Police in Abu Ghraib, just outside Baghdad, found a small truck containing
the bodies of 15 men who had been tortured in captivity, said police Lt. Maitham
Abdul Razzaq. Two other corpses were found in southwest Baghdad; one appeared to
have been hanged, said police Capt. Qassim Hassan.
On Sunday, at least three U.S. soldiers and 31 Iraqis were killed, including
seven who died when mortars hit just outside the heavily guarded Green Zone in
Baghdad, not far from Iraq's Defense Ministry.
Sunni Arabs say Shiite militias have infiltrated the Interior Ministry ¡ª
controlled by the biggest Shiite party ¡ª and used death squads to kill Sunnis
following the Feb. 22 bombing of a Shiite shrine in Samarra, north of Baghdad.
But the killings have gone both ways.
Police said the bodies of six Shiites were found Sunday in the mainly Sunni
district of Azamiyah in Baghdad, their hands and legs bound and their bodies
showing signs of torture.
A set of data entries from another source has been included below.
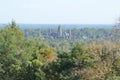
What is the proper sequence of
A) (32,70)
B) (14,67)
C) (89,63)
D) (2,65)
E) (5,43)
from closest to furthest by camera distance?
(89,63) < (32,70) < (14,67) < (2,65) < (5,43)

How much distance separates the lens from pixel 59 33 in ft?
598

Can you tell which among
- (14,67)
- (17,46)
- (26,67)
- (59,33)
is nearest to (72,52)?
(26,67)

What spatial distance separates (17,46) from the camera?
130 ft

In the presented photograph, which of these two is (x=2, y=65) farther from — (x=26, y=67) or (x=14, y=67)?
(x=26, y=67)

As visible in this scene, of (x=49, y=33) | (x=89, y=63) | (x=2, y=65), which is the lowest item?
(x=49, y=33)

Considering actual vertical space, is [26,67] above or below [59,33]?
above

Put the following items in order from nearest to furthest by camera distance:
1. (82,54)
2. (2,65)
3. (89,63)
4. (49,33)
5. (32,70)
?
(89,63)
(82,54)
(32,70)
(2,65)
(49,33)

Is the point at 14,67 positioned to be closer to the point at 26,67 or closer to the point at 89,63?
the point at 26,67

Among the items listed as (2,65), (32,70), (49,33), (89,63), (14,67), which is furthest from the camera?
(49,33)

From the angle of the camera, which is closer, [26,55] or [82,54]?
[82,54]

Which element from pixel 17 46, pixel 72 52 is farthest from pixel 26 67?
pixel 17 46

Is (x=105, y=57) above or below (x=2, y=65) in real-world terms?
above

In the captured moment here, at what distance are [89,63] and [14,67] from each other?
930 cm

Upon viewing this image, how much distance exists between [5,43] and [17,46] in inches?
76.8
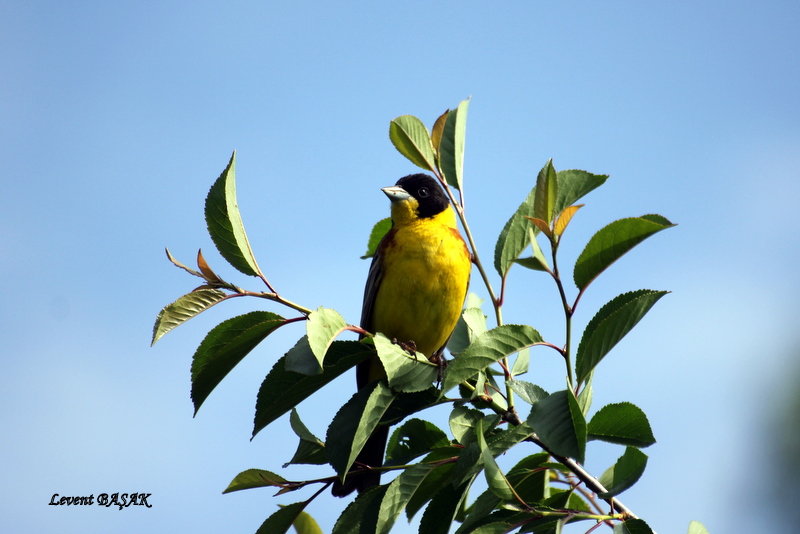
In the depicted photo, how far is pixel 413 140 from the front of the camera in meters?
3.38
Two more bodies were found in a mixed district south
of Baghdad.
The chief of the Azamiyah district council, Sheik Hassan Sabri Salman, said
relatives also identified the bodies of 14 Sunnis kidnapped last week. The
bodies were handcuffed with signs of torture, he said. Police did not confirm
the deaths.
The Iraqi Islamic Party, the main Sunni faction in parliament and a likely
participant in the next Cabinet, warned of "the repercussions of sectarian
cleansing." It urged the new government to stop "the criminal gangs" involved in
the killings.
Khalilzad also said Iraq's next government must decommission sectarian
militias and integrate them into the national armed forces, warning that the
armed groups represent the "infrastructure for civil war."
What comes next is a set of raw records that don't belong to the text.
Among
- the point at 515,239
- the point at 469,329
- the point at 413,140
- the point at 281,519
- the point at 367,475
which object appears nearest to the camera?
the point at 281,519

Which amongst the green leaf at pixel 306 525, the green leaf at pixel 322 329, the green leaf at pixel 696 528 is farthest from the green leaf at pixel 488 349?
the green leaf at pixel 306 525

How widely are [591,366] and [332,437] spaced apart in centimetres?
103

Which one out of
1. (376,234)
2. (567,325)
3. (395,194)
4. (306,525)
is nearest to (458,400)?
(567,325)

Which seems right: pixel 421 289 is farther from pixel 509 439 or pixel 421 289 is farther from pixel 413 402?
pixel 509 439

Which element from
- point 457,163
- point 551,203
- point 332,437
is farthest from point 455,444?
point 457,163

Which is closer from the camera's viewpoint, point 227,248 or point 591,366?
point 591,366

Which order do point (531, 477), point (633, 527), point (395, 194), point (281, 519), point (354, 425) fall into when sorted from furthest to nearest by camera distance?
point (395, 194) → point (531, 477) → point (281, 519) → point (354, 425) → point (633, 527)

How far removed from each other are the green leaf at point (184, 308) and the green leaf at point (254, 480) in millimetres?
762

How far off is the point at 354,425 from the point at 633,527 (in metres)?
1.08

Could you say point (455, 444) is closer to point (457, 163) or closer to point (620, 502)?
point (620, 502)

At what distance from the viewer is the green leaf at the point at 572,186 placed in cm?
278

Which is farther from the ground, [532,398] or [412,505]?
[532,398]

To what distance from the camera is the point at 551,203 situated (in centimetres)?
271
He issued a strong warning Sunday against militias, calling them "a serious
challenge to stability in Iraq to building a successful country based on rule of
law."
"There is a need for a decommissioning, demobilization and reintegration plan
for these unauthorized military formations," he told a news conference with
Iraqi President Jalal Talabani in the northern city of Irbil.
A key question will be control of the Interior Ministry, currently held by
the Shiite Supreme Council for the Islamic Revolution in Iraq. The SCIRI ran the
feared Badr Brigade militia during Saddam Hussein's rule but insists the group
has given up arms, a claim many Sunnis reject.